** Excerpted data follows **

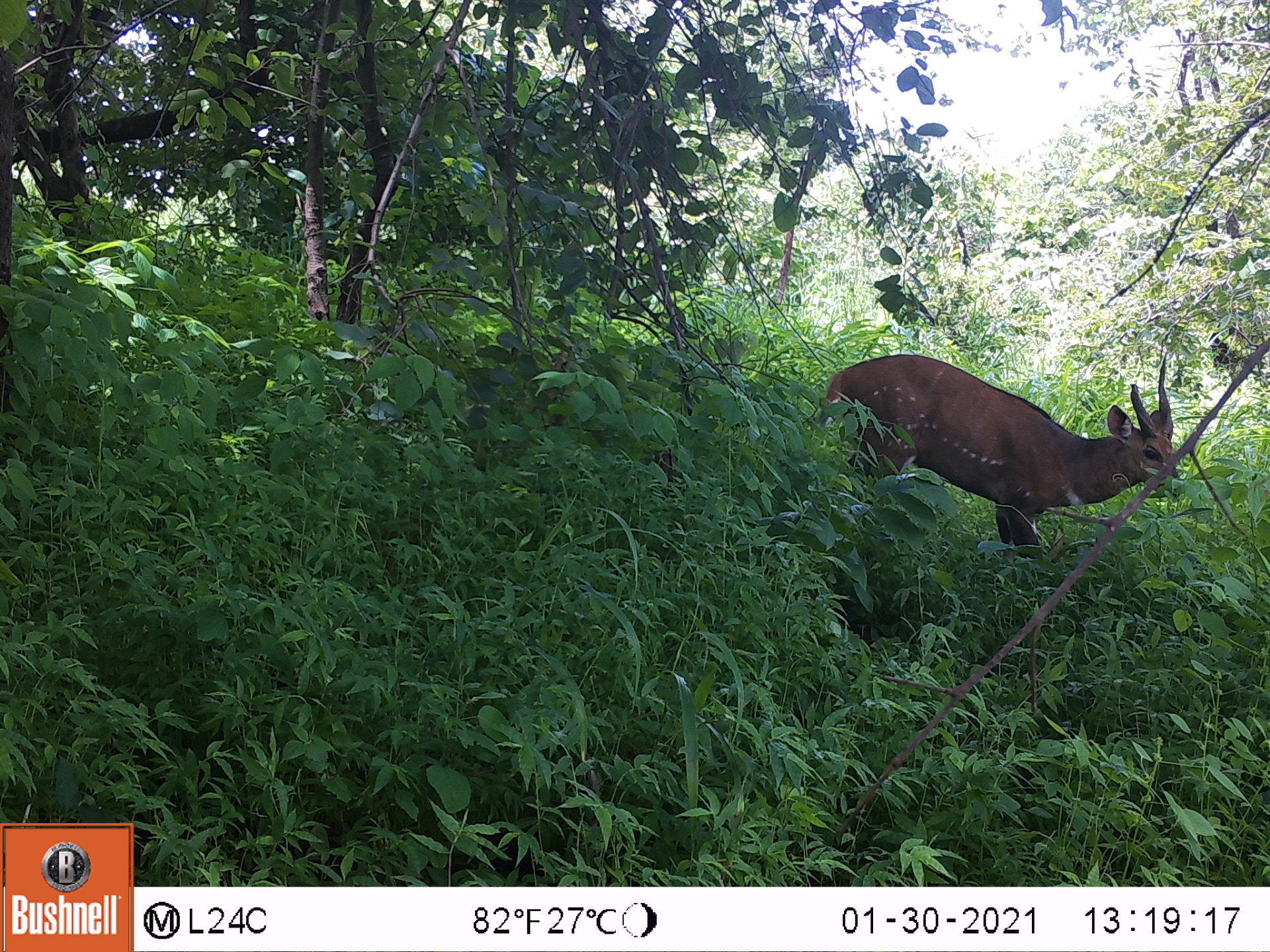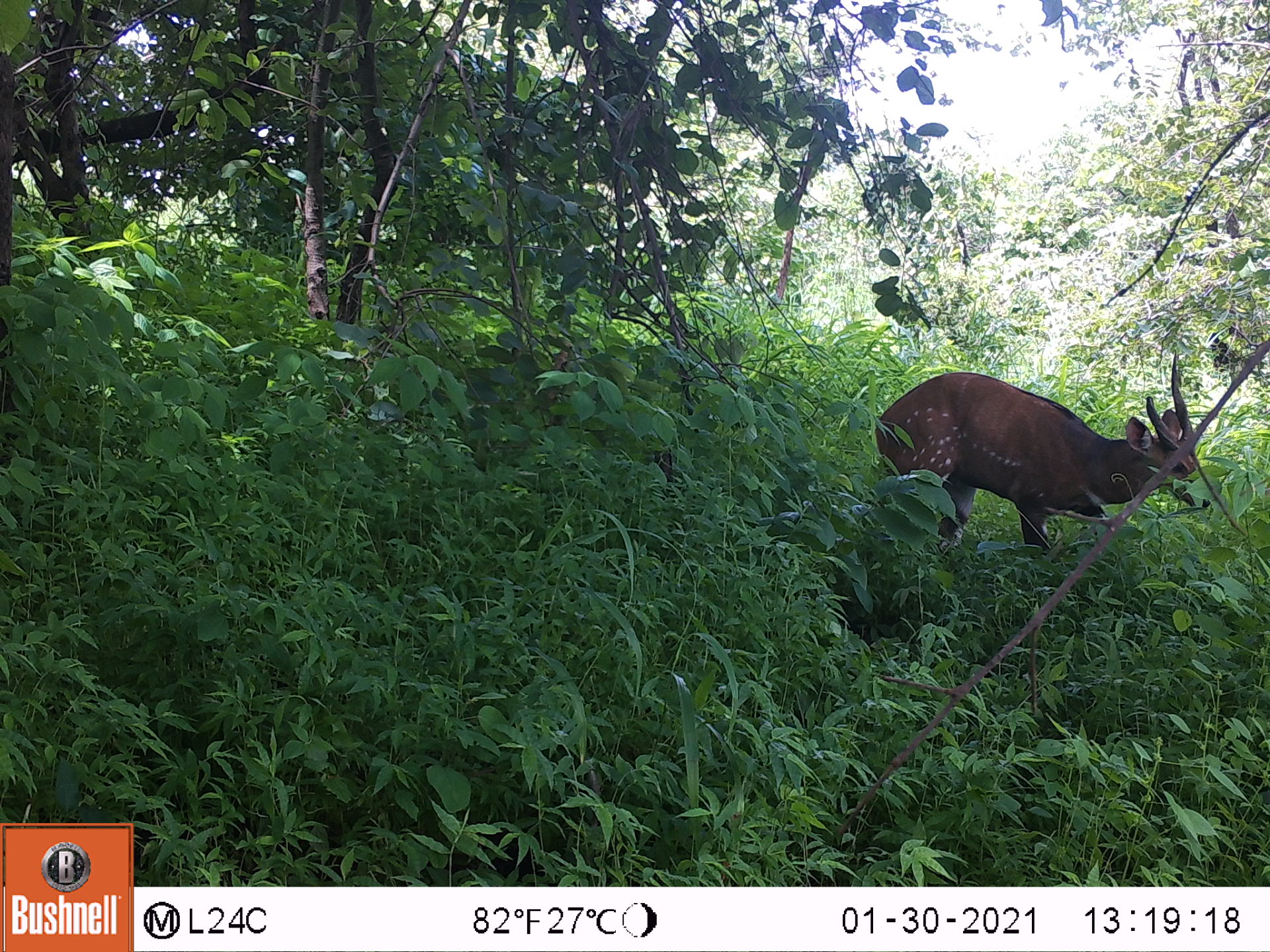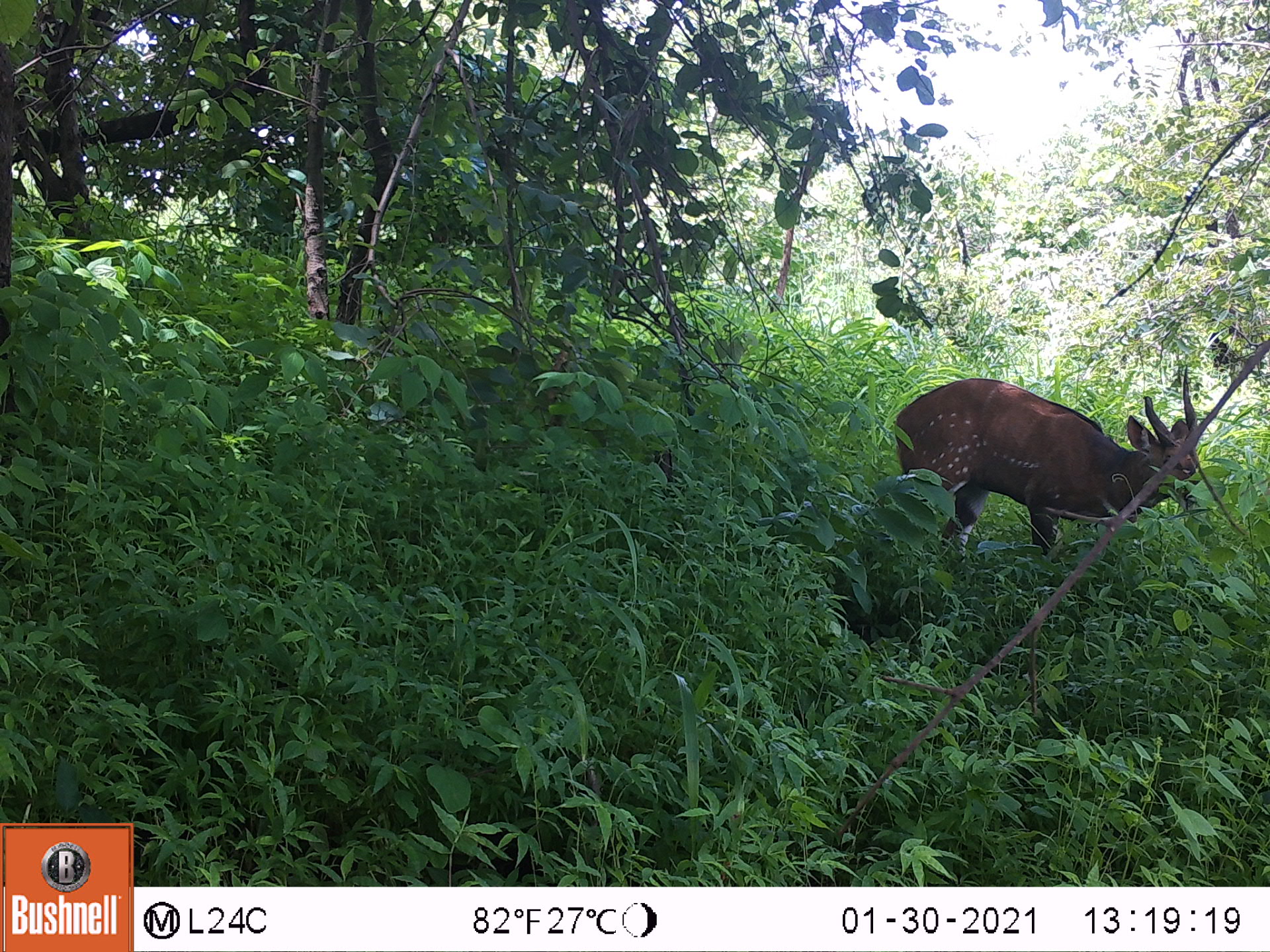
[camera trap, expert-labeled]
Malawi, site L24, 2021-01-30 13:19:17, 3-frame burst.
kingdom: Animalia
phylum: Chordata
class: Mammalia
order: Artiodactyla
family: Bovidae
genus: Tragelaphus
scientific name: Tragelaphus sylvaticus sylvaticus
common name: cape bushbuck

** End of Excerpted data **

_What is needed_
Starting at the line that contains "Malawi, site L24, 2021-01-30", output each remaining line of the listing, the last line included, exactly as it appears.

_Exercise response_
Malawi, site L24, 2021-01-30 13:19:17, 3-frame burst.
kingdom: Animalia
phylum: Chordata
class: Mammalia
order: Artiodactyla
family: Bovidae
genus: Tragelaphus
scientific name: Tragelaphus sylvaticus sylvaticus
common name: cape bushbuck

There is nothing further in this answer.